Наконец я все же решил войти в ванную и закрыл за собою дверь, как велел отец.

Он опустился в ванну, и поскольку в этот момент мать с хохотом вынырнула из-под воды, вода выплеснулась на каменный пол.

«Скинь пижаму и полезай к нам!» – сказала она так просто, как будто это было самым естественным делом на свете.

А когда я забрался в ванну и устроился между их подтянутыми к груди коленями, то воды выплеснулось столько, что в ванной случился потоп, по полу плавали тапочки, а мы трое над этим смеялись.

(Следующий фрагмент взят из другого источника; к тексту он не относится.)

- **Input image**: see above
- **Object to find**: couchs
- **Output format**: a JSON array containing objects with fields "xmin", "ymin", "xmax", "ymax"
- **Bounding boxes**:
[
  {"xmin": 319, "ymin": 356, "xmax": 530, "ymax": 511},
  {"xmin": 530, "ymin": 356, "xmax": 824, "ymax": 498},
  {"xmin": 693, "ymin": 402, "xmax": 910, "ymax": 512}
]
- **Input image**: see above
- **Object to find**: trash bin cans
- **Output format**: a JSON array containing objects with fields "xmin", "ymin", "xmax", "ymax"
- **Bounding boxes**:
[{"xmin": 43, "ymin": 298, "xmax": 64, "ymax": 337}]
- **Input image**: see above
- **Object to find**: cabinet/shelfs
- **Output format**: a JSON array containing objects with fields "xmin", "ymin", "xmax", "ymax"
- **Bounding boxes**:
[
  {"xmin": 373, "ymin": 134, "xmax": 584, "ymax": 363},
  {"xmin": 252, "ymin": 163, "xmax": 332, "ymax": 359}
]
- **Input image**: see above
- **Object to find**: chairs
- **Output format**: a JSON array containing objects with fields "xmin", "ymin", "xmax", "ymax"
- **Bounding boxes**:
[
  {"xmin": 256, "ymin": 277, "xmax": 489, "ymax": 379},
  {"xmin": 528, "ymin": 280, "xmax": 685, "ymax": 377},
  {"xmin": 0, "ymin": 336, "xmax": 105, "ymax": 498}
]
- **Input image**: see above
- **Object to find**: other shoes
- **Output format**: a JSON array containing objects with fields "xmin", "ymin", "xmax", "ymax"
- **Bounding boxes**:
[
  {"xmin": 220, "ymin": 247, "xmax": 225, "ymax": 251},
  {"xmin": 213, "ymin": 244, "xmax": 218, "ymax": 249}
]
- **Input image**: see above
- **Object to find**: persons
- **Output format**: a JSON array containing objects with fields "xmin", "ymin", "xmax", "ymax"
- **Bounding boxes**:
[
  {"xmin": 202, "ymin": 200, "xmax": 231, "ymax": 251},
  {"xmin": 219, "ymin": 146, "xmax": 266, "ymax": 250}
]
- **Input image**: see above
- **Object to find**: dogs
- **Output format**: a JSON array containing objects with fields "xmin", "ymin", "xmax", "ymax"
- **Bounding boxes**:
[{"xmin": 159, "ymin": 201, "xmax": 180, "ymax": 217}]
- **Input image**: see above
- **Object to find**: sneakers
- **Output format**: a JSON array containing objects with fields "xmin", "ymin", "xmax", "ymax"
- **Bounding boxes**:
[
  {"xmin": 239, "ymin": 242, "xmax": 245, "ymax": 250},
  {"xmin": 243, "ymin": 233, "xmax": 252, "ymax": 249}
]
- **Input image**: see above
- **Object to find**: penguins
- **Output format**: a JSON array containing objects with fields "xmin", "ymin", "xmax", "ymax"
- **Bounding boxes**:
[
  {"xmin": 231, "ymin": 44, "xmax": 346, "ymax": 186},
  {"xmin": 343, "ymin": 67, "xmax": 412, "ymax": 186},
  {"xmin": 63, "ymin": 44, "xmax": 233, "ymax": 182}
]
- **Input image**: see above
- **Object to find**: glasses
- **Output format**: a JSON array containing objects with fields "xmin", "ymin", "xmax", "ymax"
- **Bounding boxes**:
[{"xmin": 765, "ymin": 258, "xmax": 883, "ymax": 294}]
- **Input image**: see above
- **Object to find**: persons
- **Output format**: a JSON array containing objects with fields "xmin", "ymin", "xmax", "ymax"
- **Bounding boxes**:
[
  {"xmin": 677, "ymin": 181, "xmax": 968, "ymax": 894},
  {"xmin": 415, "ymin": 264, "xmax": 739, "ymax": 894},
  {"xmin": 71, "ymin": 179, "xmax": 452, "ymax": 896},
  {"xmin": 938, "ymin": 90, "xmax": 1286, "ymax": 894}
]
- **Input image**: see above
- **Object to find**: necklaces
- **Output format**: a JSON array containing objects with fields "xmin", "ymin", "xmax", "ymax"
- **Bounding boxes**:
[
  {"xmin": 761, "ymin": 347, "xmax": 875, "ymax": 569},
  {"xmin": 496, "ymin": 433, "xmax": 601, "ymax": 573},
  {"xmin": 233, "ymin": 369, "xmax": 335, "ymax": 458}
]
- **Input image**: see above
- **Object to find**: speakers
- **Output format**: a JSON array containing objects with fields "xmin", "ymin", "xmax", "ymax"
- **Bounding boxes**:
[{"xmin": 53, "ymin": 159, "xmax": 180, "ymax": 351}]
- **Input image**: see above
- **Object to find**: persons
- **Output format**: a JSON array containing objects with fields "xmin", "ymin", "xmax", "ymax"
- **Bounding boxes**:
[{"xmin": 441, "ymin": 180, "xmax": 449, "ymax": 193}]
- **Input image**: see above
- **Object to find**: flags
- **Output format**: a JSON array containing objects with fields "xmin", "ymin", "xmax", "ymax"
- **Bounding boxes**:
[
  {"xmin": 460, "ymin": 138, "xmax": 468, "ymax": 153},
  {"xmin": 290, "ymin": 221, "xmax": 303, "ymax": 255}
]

И если вспомнить об этом внезапном смехе, доставившем нам наслаждение своей беспричинностью, то он словно бы разорвал парализующие меня путы настороженности, недоверия, вполне объяснимого страха перед последствиями и беспредметной тревожности, словно прорвал завесу, которую выше я назвал гранью между реальностью внешней и, более мощной, внутренней, он словно освободил тело от веса и тяготения его внешней формы, подняв его на тот редко переживаемый уровень, где между физической реальностью и реальностью наших вожделений открывается прямой путь; три голых тела в ванне с уже чуть теплой водой – но казалось, будто смеются они одним ртом, будто смех этот, не лишенный ехидства, вырывается из одного огромного рта, общий рот у нас из-за общности ощущений! мое тело зажато меж раздвинутых коленей отца, ноги под слегка пенящейся от шампуня мутной водой упираются в раскрытую промежность матери, вода чуть приподнимает и слегка покачивает ее большие груди, отец толкает меня в сторону матери, мать отпихивает назад, и с каждым таким толчком вода выплескивается из ванны, и над этой дурацкой потехой мы, собственно, и смеемся, и кажется, будто этот гигантский рот заглатывает в себя три обнаженных тела, заглатывает их и выплевывает, вновь заглатывает в темный зев блаженства и снова выплевывает, в унисон с ритмом смеха, который раскатывается, колышется, взлетает ввысь, замирая в мертвой предельной точке, и падает, чтобы затем, зачерпнув в еще более глубоких слоях организма потаенные и до сих пор невообразимые сокровища наслаждения, взлететь еще выше и еще громогласней выплеснуть из себя неперевариваемую материю радости, точно так, как выплескивалась, переливаясь через край, вода из ванны.